Как оповестил впоследствии некролог, написанный сыном Эммануелем и учениками композитора, "28 июля 1750 года в 9 1/4 часов вечера Иоганн Себастьян Бах на шестьдесят шестом году кротко и спокойно почил".

И без официального уведомления городских и церковных властей по Лейпцигу быстро разнеслась скорбная весть - кантора знали в городе все, от подростков до старцев. Первое публичное сообщение гласило: "28 июля, в 8 часов пополудни, мир живых покинул господин Иоганн Себастьян Бах". Автор заметки привел далее титулы усопшего директора музыки, кантора школы св. Фомы, добавив:

"Неудачная операция глаз похитила у нас этого достойного мужа Мира, который своим необыкновенным искусством в музыке заслужил бессмертную славу и который оставил после себя сыновей, также приобретших известность в музыкальной деятельности".

В хлопотах о похоронах прошли следующие дни. Мастерская гробовщика Мюллера доставила дубовый гроб. Заказан был катафалк, предусмотрены подробности ритуала погребения по стародавним обычаям Томасшуле.

+ + + +

▶ **ЗАДАНИЕ 1**:
Перепишите дословно фрагмент текста о смерти Баха между словами "И без официального" и "стародавним обычаям Томасшуле.", включая оба этих места.
▶ **ЗАДАНИЕ 2**:
Продолжите текст о смерти Баха, начав сразу после его последнего предложения.
Записи, приведённые далее, к этому тексту отношения не имеют.

+ + + +

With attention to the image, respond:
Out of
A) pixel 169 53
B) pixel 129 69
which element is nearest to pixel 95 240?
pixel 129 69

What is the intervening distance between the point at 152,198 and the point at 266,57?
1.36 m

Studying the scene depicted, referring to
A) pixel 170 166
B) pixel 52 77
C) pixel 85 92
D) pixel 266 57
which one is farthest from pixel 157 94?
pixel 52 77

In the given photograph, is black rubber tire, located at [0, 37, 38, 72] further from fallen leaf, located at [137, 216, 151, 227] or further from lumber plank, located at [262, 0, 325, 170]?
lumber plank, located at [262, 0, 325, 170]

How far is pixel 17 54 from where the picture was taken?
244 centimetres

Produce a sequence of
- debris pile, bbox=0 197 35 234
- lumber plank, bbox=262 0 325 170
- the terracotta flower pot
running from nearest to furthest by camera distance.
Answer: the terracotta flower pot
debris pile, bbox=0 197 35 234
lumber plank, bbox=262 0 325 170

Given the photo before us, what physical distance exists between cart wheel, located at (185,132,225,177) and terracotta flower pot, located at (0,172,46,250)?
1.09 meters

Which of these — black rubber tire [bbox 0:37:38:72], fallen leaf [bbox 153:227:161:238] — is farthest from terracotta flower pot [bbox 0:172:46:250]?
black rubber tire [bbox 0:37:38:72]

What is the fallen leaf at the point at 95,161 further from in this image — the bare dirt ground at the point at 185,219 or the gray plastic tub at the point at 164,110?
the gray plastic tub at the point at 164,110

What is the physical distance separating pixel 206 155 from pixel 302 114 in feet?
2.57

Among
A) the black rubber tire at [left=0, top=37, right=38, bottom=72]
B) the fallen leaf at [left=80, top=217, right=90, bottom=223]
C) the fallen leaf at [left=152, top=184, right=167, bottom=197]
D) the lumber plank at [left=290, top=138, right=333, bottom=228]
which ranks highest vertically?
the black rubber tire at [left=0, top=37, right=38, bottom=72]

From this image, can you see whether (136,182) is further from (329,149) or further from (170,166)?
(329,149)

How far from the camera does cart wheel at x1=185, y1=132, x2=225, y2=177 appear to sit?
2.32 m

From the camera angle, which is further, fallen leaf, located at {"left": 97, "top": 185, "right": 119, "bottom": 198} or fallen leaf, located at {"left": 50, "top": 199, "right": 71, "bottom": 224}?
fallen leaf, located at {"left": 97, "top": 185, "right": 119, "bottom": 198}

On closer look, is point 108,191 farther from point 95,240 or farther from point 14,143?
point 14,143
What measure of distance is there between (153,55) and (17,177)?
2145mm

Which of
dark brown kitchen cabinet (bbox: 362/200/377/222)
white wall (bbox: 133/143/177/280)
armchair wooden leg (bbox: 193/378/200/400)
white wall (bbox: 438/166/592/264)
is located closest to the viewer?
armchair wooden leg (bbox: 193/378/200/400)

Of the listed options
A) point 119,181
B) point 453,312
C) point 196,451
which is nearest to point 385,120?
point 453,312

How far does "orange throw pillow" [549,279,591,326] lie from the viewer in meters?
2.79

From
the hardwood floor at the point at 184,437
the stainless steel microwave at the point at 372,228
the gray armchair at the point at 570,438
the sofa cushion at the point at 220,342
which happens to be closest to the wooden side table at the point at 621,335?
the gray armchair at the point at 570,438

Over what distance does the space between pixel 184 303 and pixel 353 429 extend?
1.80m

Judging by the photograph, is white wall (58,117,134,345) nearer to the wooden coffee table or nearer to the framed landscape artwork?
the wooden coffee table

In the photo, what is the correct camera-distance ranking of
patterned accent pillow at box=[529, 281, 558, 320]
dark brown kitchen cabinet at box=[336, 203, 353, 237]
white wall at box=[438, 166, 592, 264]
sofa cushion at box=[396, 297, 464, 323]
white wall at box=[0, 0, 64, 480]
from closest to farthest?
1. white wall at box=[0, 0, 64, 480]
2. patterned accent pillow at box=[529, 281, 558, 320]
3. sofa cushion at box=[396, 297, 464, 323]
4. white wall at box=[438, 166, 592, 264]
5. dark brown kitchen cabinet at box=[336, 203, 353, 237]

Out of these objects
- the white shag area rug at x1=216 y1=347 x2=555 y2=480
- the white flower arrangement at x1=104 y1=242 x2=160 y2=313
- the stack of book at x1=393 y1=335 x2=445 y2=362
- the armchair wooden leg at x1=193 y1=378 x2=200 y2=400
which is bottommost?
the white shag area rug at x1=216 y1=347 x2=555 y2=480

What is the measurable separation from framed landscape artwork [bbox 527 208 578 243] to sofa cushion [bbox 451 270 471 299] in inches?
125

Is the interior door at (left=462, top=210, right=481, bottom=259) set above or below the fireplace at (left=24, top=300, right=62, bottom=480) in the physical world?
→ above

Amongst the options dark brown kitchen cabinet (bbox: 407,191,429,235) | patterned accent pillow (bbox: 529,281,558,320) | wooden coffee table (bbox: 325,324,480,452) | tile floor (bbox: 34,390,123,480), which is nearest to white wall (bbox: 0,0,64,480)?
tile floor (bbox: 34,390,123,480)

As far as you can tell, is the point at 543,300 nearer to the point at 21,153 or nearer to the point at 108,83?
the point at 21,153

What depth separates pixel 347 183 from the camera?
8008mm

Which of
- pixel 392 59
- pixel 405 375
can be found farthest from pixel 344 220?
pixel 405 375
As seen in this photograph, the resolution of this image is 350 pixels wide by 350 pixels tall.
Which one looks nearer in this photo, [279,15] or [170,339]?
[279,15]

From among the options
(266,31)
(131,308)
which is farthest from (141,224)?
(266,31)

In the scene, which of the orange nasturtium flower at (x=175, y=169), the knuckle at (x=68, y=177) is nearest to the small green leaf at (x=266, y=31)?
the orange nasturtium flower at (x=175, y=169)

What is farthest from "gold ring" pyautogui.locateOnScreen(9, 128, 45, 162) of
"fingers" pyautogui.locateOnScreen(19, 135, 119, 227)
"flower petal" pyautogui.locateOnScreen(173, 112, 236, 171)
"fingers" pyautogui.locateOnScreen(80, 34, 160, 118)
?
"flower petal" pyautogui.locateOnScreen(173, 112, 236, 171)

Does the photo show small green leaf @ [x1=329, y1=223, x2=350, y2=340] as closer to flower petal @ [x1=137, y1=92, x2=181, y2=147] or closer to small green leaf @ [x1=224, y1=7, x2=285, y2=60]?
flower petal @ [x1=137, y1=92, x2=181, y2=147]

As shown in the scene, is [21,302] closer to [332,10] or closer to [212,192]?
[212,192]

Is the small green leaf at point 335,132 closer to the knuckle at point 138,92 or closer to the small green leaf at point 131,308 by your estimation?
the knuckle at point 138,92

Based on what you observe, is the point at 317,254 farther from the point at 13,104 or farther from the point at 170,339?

+ + + +

▶ **ОТВЕТ 1**:
И без официального уведомления городских и церковных властей по Лейпцигу быстро разнеслась скорбная весть - кантора знали в городе все, от подростков до старцев. Первое публичное сообщение гласило: "28 июля, в 8 часов пополудни, мир живых покинул господин Иоганн Себастьян Бах". Автор заметки привел далее титулы усопшего директора музыки, кантора школы св. Фомы, добавив:

"Неудачная операция глаз похитила у нас этого достойного мужа Мира, который своим необыкновенным искусством в музыке заслужил бессмертную славу и который оставил после себя сыновей, также приобретших известность в музыкальной деятельности".

В хлопотах о похоронах прошли следующие дни. Мастерская гробовщика Мюллера доставила дубовый гроб. Заказан был катафалк, предусмотрены подробности ритуала погребения по стародавним обычаям Томасшуле.

▶ **ОТВЕТ 2**:
Отпевание и погребение состоялось в пятницу, 31 июля.

Неизвестно, изволили, нет ли, почтить своим присутствием этот прощальный ритуал высокие представители городского и церковного управлений. Из документов явствует, что на день похорон объявлен был крестный ход, поэтому отпевание назначили на ранний час летнего дня. Впрочем, сам покойный кантор был строг к порядкам, и он приказал бы поступить так же. Мальчики-ученики со своими префектами составили полный школьный хор для проводов учителя. Они отдали свой долг наставнику и после погребения отправились к исполнению певческих обязанностей в час крестного хода.

Похоронили Иоганна Себастьяна на кладбище св. Иоанна у церковной стены. Смерть музыканта, капельмейстера и кантора нашла отклик в немецких городах.

"О потере этого неслыханно талантливого и славного человека глубоко скорбит каждый истинный знаток музыки", - писала берлинская газета 6 августа в своем извещении о его кончине.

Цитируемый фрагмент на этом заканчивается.